ALLY BISSHOP  👀️ 🌾 🕷 🕸 💦 🐚


Ally Bisshop (PhD UNSW 2018) is a Berlin-based artist, writer and researcher, originally from Meanjin (Brisbane), Australia.

Drawing upon training across both art and science, her research enrols methods and concepts from multiple disciplines to think critically and creatively about the material, affective, ethical and relational thresholds between human and nonhuman. Her research and process-driven practice combines sculpture, sound, text, film, dialogue and image – drawing inspiration from subjects as varied as science fiction, mythology, posthuman theory, queer death studies, sensing practices and animal behaviour. 

From October 2022, Ally will take up a lecturing position at Griffith University (Film School/ Creative Arts Research Institute), where she will be developing and teaching STEM units to tertiary students across creative arts disciplines – visual art, film, music and performance.

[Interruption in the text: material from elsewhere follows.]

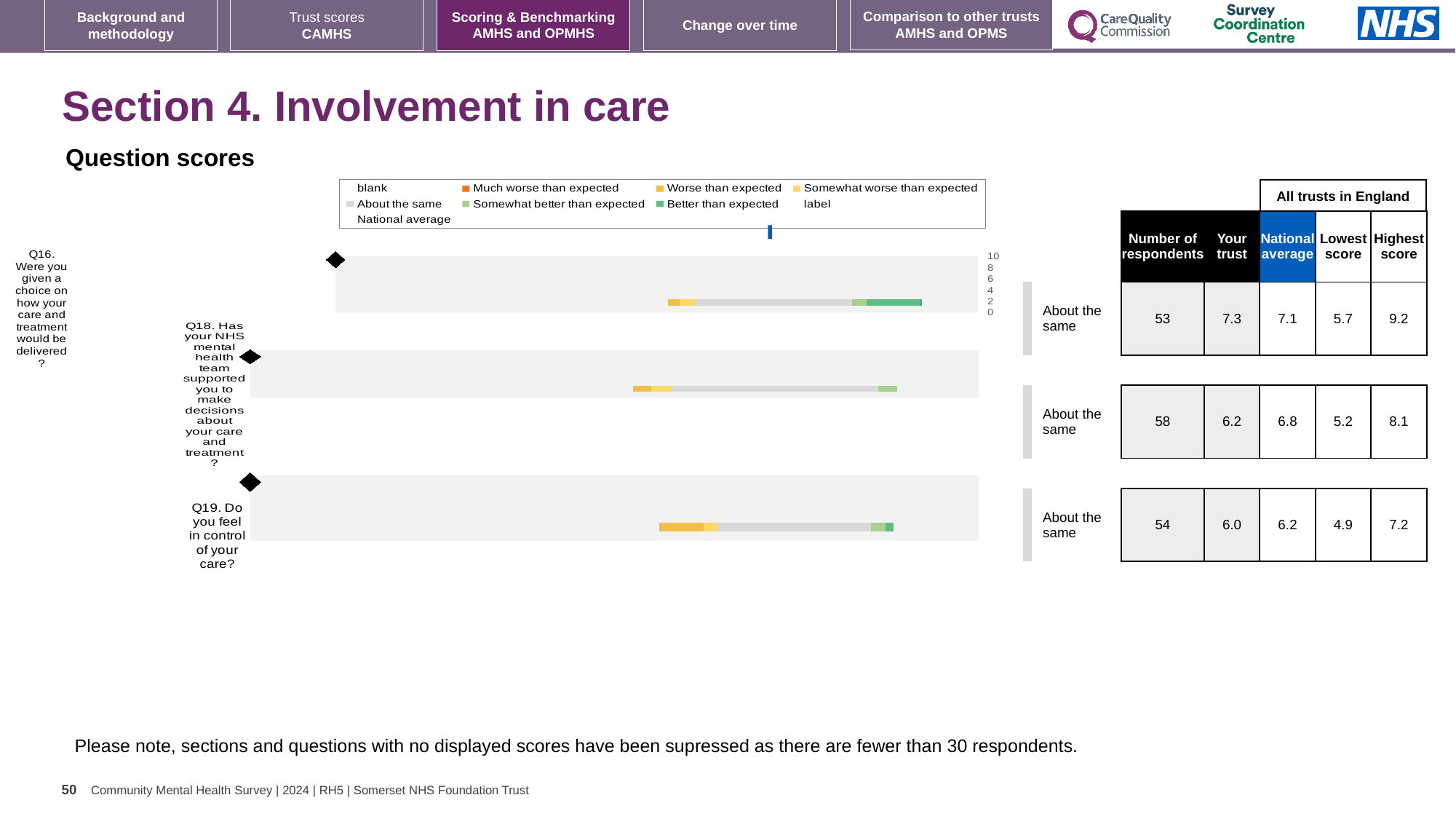
What is the National average score for Q18 (Has your NHS mental health team supported you to make decisions about your care and treatment?)? 6.8 What kind of chart is used to show the question scores for Q16, Q18 and Q19? bar chart Which question has the lowest 'Your trust' score? Q19 What benchmark category label is shown next to each of the three question charts? About the same What is the 'Your trust' score for Q16 (Were you given a choice on how your care and treatment would be delivered?)? 7.3 What is the difference between the Highest score and the Lowest score for Q16? 3.5 How many questions are plotted in the Question scores charts? 3 For Q18, which is larger: the 'Your trust' score or the National average? National average Which question has the highest 'Your trust' score? Q16 What heading appears above the Lowest score and Highest score columns in the table? All trusts in England How many respondents are shown for Q19 (Do you feel in control of your care?)? 54 What is the difference between the National average and the 'Your trust' score for Q19? 0.2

Ally is always open for collaborations – particularly in the realms of sensory and behavioural ecology.  Get in touch!

...


Ally first studied microbiology and molecular biology at the University of Queensland (B.Sc. Hons 1).

She studied visual art practice at University of New South Wales Sydney Art and Design, and at the Universität der Künste Berlin, through Olafur Eliasson’s Institut für Räumexperimente.

In 2018 she completed her practice-based artistic PhD (UNSW National Institute for Experimental Arts), with an exploration of more-than-human artistic techniques active in process-driven praxis. Her doctoral thesis is available online: ‘Articulating thresholds: artistic techniques for more-than-human sensitivities’.

In 2013, she undertook a formative research residency at the Senselab laboratory for thought in motion in Montreal (founded by Erin Manning), and has participated in multiple Senselab events. In 2014, she was a participant in the inaugural Anthropocene Campus at HKW Berlin: a scene-defining event for transdisciplinary approaches to the wicked problem(s) of the Anthropocene.

Since 2017, she has been an associate researcher within the Arachnophilia community initiated by artist  Tomás Saraceno.